• [TASK DESCRIPTION]
Retype all of the data exactly as given.

• [THE RECORDS]
■ ■ ■ ■ ■

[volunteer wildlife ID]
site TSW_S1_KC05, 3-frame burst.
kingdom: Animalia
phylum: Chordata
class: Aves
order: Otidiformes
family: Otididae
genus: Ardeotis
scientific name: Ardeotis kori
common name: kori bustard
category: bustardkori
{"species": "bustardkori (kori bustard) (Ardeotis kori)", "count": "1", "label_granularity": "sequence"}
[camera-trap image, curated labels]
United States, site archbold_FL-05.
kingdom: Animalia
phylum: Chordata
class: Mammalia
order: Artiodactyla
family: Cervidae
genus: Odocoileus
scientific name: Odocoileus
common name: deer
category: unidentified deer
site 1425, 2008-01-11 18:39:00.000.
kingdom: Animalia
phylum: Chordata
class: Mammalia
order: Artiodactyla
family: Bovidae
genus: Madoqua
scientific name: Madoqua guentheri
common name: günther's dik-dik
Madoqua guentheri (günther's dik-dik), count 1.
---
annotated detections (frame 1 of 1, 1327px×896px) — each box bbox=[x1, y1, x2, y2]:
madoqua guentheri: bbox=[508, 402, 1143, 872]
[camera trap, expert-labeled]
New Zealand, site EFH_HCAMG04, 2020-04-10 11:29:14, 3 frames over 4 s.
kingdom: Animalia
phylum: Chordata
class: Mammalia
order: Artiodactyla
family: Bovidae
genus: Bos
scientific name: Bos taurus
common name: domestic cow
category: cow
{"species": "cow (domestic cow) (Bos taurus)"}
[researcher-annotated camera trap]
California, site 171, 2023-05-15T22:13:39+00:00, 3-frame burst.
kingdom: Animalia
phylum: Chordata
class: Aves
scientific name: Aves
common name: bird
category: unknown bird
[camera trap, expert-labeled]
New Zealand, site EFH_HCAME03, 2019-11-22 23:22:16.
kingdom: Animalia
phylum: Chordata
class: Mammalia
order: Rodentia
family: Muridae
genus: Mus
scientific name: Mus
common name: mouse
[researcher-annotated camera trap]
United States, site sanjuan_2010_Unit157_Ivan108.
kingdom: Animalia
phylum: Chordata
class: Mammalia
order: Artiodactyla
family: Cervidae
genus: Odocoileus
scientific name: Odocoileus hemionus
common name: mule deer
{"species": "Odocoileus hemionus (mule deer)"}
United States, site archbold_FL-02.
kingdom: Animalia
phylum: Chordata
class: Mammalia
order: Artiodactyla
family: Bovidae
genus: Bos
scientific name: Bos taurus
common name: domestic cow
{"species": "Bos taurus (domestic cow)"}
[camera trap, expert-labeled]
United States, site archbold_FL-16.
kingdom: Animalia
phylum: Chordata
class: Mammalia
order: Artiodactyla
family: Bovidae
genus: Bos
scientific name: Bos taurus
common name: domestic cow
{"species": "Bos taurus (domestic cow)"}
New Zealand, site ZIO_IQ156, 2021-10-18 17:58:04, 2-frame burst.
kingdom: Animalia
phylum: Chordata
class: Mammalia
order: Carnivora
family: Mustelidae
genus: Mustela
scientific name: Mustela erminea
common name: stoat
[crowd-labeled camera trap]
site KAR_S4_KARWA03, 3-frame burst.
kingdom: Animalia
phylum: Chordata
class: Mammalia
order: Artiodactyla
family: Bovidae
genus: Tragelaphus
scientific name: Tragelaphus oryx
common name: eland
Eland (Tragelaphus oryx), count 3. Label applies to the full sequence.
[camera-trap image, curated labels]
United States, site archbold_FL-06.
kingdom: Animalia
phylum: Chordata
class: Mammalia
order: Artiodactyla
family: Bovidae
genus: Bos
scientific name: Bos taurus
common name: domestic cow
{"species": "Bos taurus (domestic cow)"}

■ ■ ■ ■ ■

• [EXERCISE RESULT]
[volunteer wildlife ID]
site TSW_S1_KC05, 3-frame burst.
kingdom: Animalia
phylum: Chordata
class: Aves
order: Otidiformes
family: Otididae
genus: Ardeotis
scientific name: Ardeotis kori
common name: kori bustard
category: bustardkori
{"species": "bustardkori (kori bustard) (Ardeotis kori)", "count": "1", "label_granularity": "sequence"}
[camera-trap image, curated labels]
United States, site archbold_FL-05.
kingdom: Animalia
phylum: Chordata
class: Mammalia
order: Artiodactyla
family: Cervidae
genus: Odocoileus
scientific name: Odocoileus
common name: deer
category: unidentified deer
site 1425, 2008-01-11 18:39:00.000.
kingdom: Animalia
phylum: Chordata
class: Mammalia
order: Artiodactyla
family: Bovidae
genus: Madoqua
scientific name: Madoqua guentheri
common name: günther's dik-dik
Madoqua guentheri (günther's dik-dik), count 1.
---
annotated detections (frame 1 of 1, 1327px×896px) — each box bbox=[x1, y1, x2, y2]:
madoqua guentheri: bbox=[508, 402, 1143, 872]
[camera trap, expert-labeled]
New Zealand, site EFH_HCAMG04, 2020-04-10 11:29:14, 3 frames over 4 s.
kingdom: Animalia
phylum: Chordata
class: Mammalia
order: Artiodactyla
family: Bovidae
genus: Bos
scientific name: Bos taurus
common name: domestic cow
category: cow
{"species": "cow (domestic cow) (Bos taurus)"}
[researcher-annotated camera trap]
California, site 171, 2023-05-15T22:13:39+00:00, 3-frame burst.
kingdom: Animalia
phylum: Chordata
class: Aves
scientific name: Aves
common name: bird
category: unknown bird
[camera trap, expert-labeled]
New Zealand, site EFH_HCAME03, 2019-11-22 23:22:16.
kingdom: Animalia
phylum: Chordata
class: Mammalia
order: Rodentia
family: Muridae
genus: Mus
scientific name: Mus
common name: mouse
[researcher-annotated camera trap]
United States, site sanjuan_2010_Unit157_Ivan108.
kingdom: Animalia
phylum: Chordata
class: Mammalia
order: Artiodactyla
family: Cervidae
genus: Odocoileus
scientific name: Odocoileus hemionus
common name: mule deer
{"species": "Odocoileus hemionus (mule deer)"}
United States, site archbold_FL-02.
kingdom: Animalia
phylum: Chordata
class: Mammalia
order: Artiodactyla
family: Bovidae
genus: Bos
scientific name: Bos taurus
common name: domestic cow
{"species": "Bos taurus (domestic cow)"}
[camera trap, expert-labeled]
United States, site archbold_FL-16.
kingdom: Animalia
phylum: Chordata
class: Mammalia
order: Artiodactyla
family: Bovidae
genus: Bos
scientific name: Bos taurus
common name: domestic cow
{"species": "Bos taurus (domestic cow)"}
New Zealand, site ZIO_IQ156, 2021-10-18 17:58:04, 2-frame burst.
kingdom: Animalia
phylum: Chordata
class: Mammalia
order: Carnivora
family: Mustelidae
genus: Mustela
scientific name: Mustela erminea
common name: stoat
[crowd-labeled camera trap]
site KAR_S4_KARWA03, 3-frame burst.
kingdom: Animalia
phylum: Chordata
class: Mammalia
order: Artiodactyla
family: Bovidae
genus: Tragelaphus
scientific name: Tragelaphus oryx
common name: eland
Eland (Tragelaphus oryx), count 3. Label applies to the full sequence.
[camera-trap image, curated labels]
United States, site archbold_FL-06.
kingdom: Animalia
phylum: Chordata
class: Mammalia
order: Artiodactyla
family: Bovidae
genus: Bos
scientific name: Bos taurus
common name: domestic cow
{"species": "Bos taurus (domestic cow)"}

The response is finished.